● **Berdasarkan Informasi**
1. Sebutkan semua hal yang menurut teks tentang maskawin ditandakan, disimbolkan, atau dilambangkan oleh maskawin, dengan memperlakukan setiap hal yang dirangkai dengan "dan" sebagai butir tersendiri.
2. Tulis ulang teks tentang maskawin tanpa perubahan, seluruhnya mulai dari "Mahar atau maskawin" terus ke bawah hingga "social lelaki tersebut.".

Mahar atau maskawin bagi sepasang pengantin adalah sesuatu yang berharga.
Bahkan dalam masyarakat tertentu, maskawin menandakan tingkat ekonomi dan
strata social pengantin lelaki. Makin besar jumlah maskawin yang diberikan
seorang lelaki, membuktikan makin tinggi drajat social lelaki tersebut.
disamping itu, maskwain juga menyimbolkan keberhargaan seorang perempuan.
Semakin tinggi maskawin yang disyaratkan seorang perempuan menunjukkan kwalitas
perempuan tersebut.Bagi sebagian masyarakat maskawin lebih bermakna dari
sekedar hitung-hitungan ekonomis. Seringkali maskwain menjadi lambang bagi
kehidupan baru yang hendak ditempuh oleh sepasang pengantin. Misalnya maskawin
berupa seperangkat alat shalat yang dapat dimaknai sebagai pengharapan untuk
kehidupan mendatang yang lebih agamis.
Malahan sebagian pengantin yang kreatif, menjadikan maskawin sebagai
monumen pengikat sejarah. Hal ini dapat dilakukan dengan memberikan sesuatu
yang nilainya menunjukkan pada tanggal bulan dan tahun pernikahan. Misalnya
memberi maskawin sejumlah Rp. 3.042.012,- guna mengabadikan tanggal 30 april
tahun 2012.

● **Data Tersimpan**
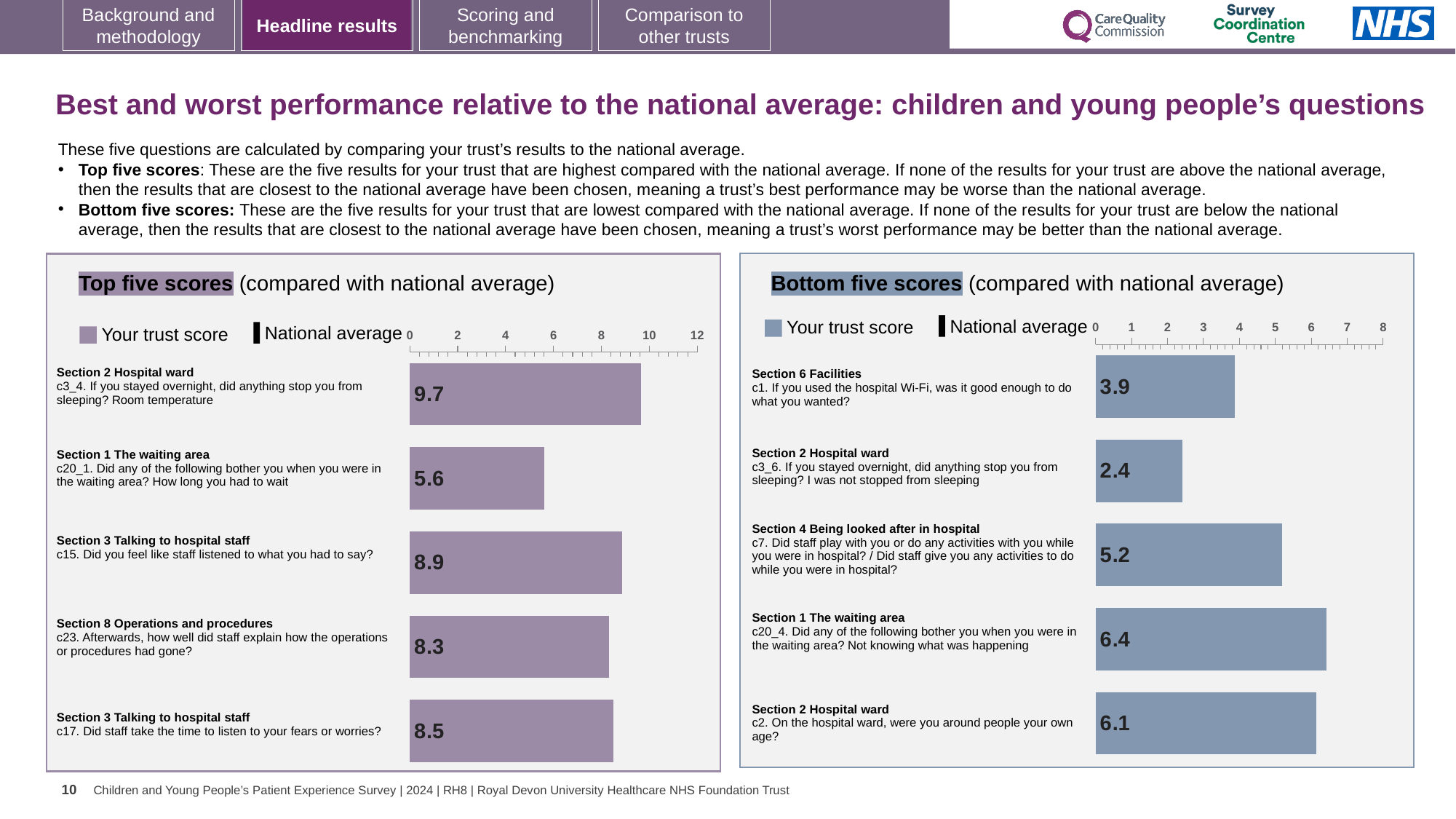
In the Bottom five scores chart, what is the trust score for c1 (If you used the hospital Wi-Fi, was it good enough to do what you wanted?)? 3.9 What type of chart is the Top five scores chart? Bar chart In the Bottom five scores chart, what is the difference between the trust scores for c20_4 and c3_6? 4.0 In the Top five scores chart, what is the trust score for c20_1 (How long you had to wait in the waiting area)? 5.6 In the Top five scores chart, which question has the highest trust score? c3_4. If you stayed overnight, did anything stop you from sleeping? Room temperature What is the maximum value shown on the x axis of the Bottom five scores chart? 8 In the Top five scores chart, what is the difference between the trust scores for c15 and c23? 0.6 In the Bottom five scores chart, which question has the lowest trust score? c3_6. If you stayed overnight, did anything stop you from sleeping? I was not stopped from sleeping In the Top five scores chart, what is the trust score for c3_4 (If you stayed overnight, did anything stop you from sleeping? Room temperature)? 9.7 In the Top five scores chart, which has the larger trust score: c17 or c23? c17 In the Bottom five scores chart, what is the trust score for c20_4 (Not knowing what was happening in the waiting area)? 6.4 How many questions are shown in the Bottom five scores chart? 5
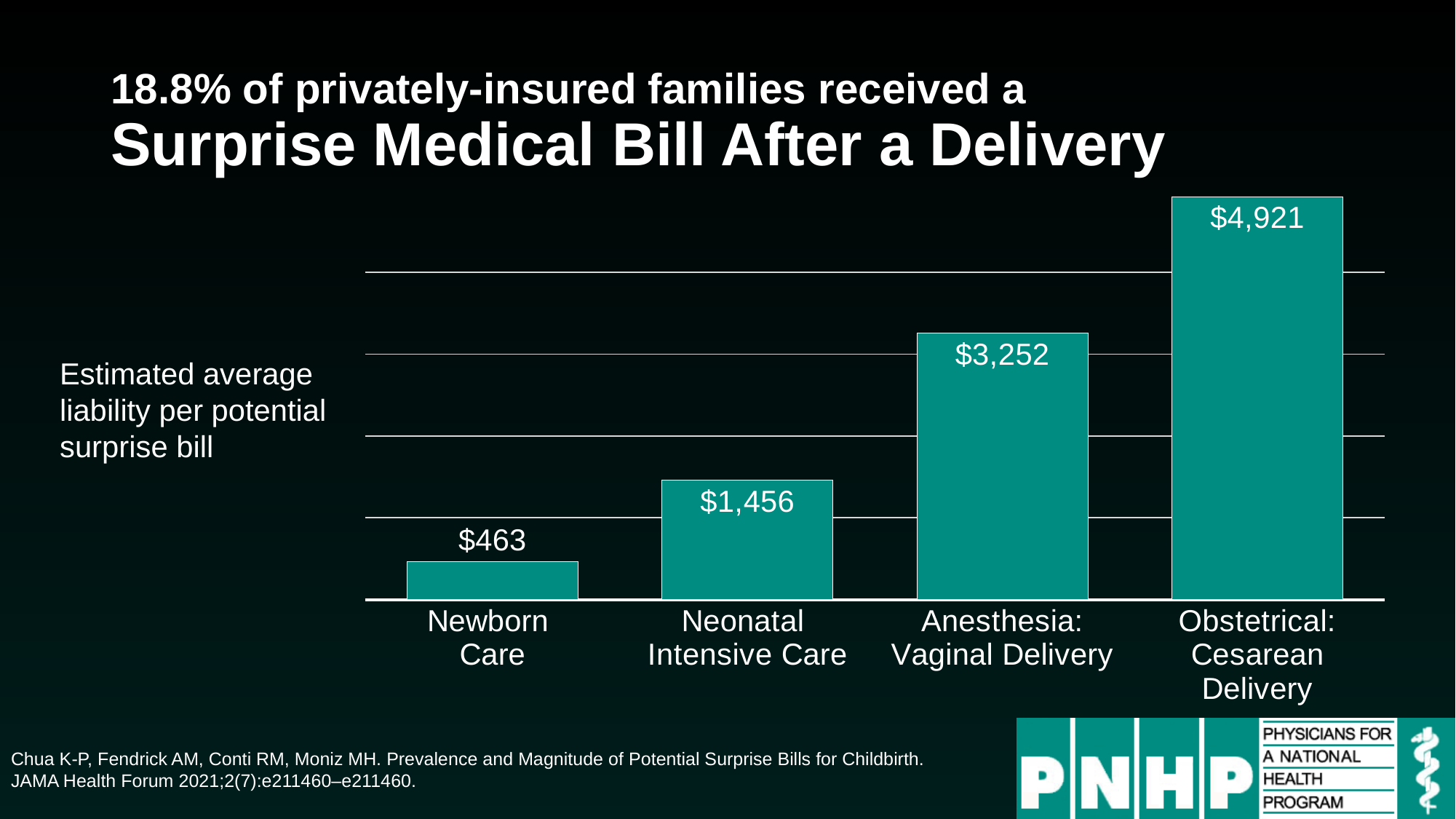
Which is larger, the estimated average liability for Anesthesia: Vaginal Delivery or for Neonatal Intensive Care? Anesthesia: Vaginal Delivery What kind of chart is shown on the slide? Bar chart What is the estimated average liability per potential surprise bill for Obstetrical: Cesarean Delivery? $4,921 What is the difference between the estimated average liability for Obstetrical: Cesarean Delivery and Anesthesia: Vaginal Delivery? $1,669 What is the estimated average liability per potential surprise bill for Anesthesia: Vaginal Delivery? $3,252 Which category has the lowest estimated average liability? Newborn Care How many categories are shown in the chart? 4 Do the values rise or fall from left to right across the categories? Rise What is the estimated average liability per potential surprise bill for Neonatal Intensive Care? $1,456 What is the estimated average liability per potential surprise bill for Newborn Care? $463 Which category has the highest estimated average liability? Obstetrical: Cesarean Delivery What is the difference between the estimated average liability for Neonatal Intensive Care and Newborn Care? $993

● **Jawaban Soal**
1.
- tingkat ekonomi pengantin lelaki
- strata social pengantin lelaki
- keberhargaan seorang perempuan
- kehidupan baru yang hendak ditempuh oleh sepasang pengantin

2.
Mahar atau maskawin bagi sepasang pengantin adalah sesuatu yang berharga.
Bahkan dalam masyarakat tertentu, maskawin menandakan tingkat ekonomi dan
strata social pengantin lelaki. Makin besar jumlah maskawin yang diberikan
seorang lelaki, membuktikan makin tinggi drajat social lelaki tersebut.